Repository files navigation

-----------------------------------------------------
 Uplug - NLP tools for processing (parallel) corpora
-----------------------------------------------------

Uplug is a collection of tools and scripts for processing text-corpora


Uplug is provided in several packages:

uplug-main	  main components and scripts
uplug-webalign	  webinterface for interactive alignment (ICA, ISA)
uplug-xx	  language-specific tools and models (<xx> = language ID)
uplug-treetagger  config files for integrating the TreeTagger
uplug-cwb	  scripts for indexing and querying parallel corpora with CWB


INSTALLATION

You can either download the latest sources from bitbucket or install distributed packages. If you want to download the entire Uplug system with all its components, use git for downloading the sources:

 git clone https://bitbucket.org/tiedemann/uplug.git

and run

 make all
 sudo make install
 make test

Note that this will take some time to install. Note also that you need
o agree with the licenses of external tools that will be included like
the TreeTagger and its models which are not free for non-academic use.

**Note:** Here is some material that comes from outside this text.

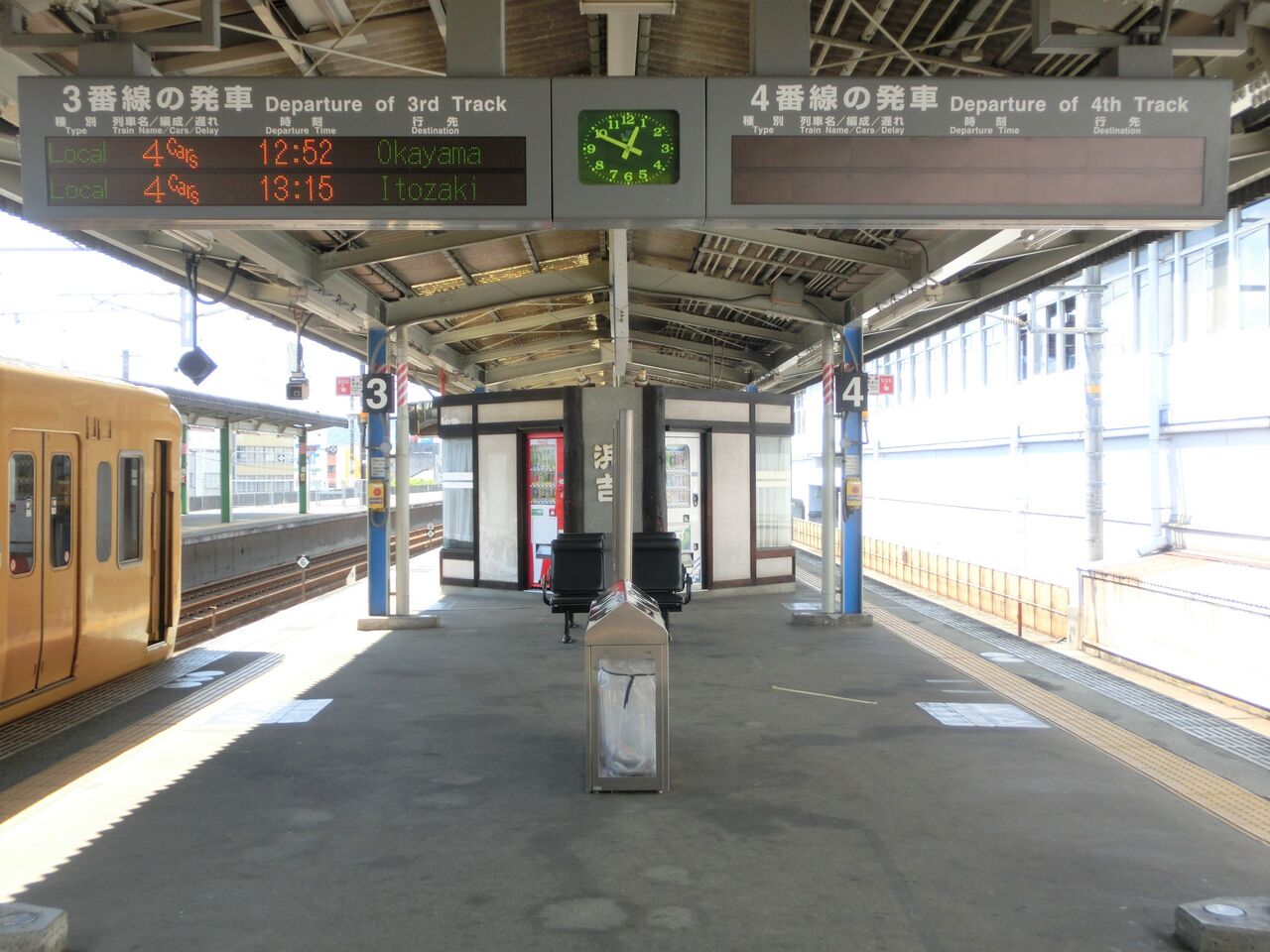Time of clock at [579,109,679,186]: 12:49
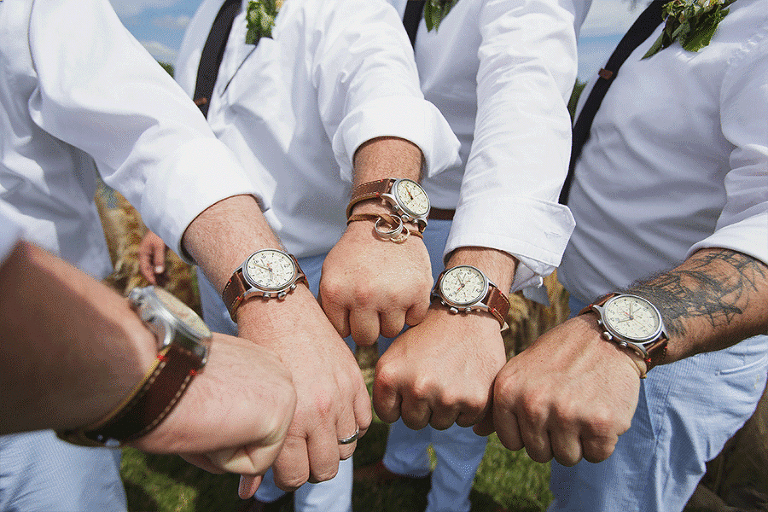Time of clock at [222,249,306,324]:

Uplug is also distributed in several packages including various
components.  Start by downloading uplug-main and installing the main
components. Select the language packs that you'd like to include and
install them. Look at the documentation and readme's inside of the
packages. Of course, you can also install selected packages from
source when downloading via git.


More information and the newest sources are at

The new project home page:	https://bitbucket.org/tiedemann/uplug
The old pages at SourceForge:	http://sourceforge.net/projects/uplug/


Please cite the following dissertation if you use Uplug:

 @PhdThesis{Tiedemann:PhD03,
  author =	 {J\"org Tiedemann},
  title =	 {Recycling Translations -- {E}xtraction of Lexical
                  Data from Parallel Corpora and their Application in
                  Natural Language Processing},
  school =	 {Uppsala University},
  year =	 2003,
  address =	 {Uppsala, Sweden},
  note =	 {Anna S{\aa}gvall{ }Hein, {\AA}ke Viberg (eds): Studia
                  Linguistica Upsaliensia},
  url =		 {http://uu.diva-portal.org/smash/record.jsf?pid=diva2:163715},
 }


COPYRIGHT AND LICENSE

Copyrhight (C) 2004-2012 Joerg Tiedemann
The software is distributed under the GPL v3 license.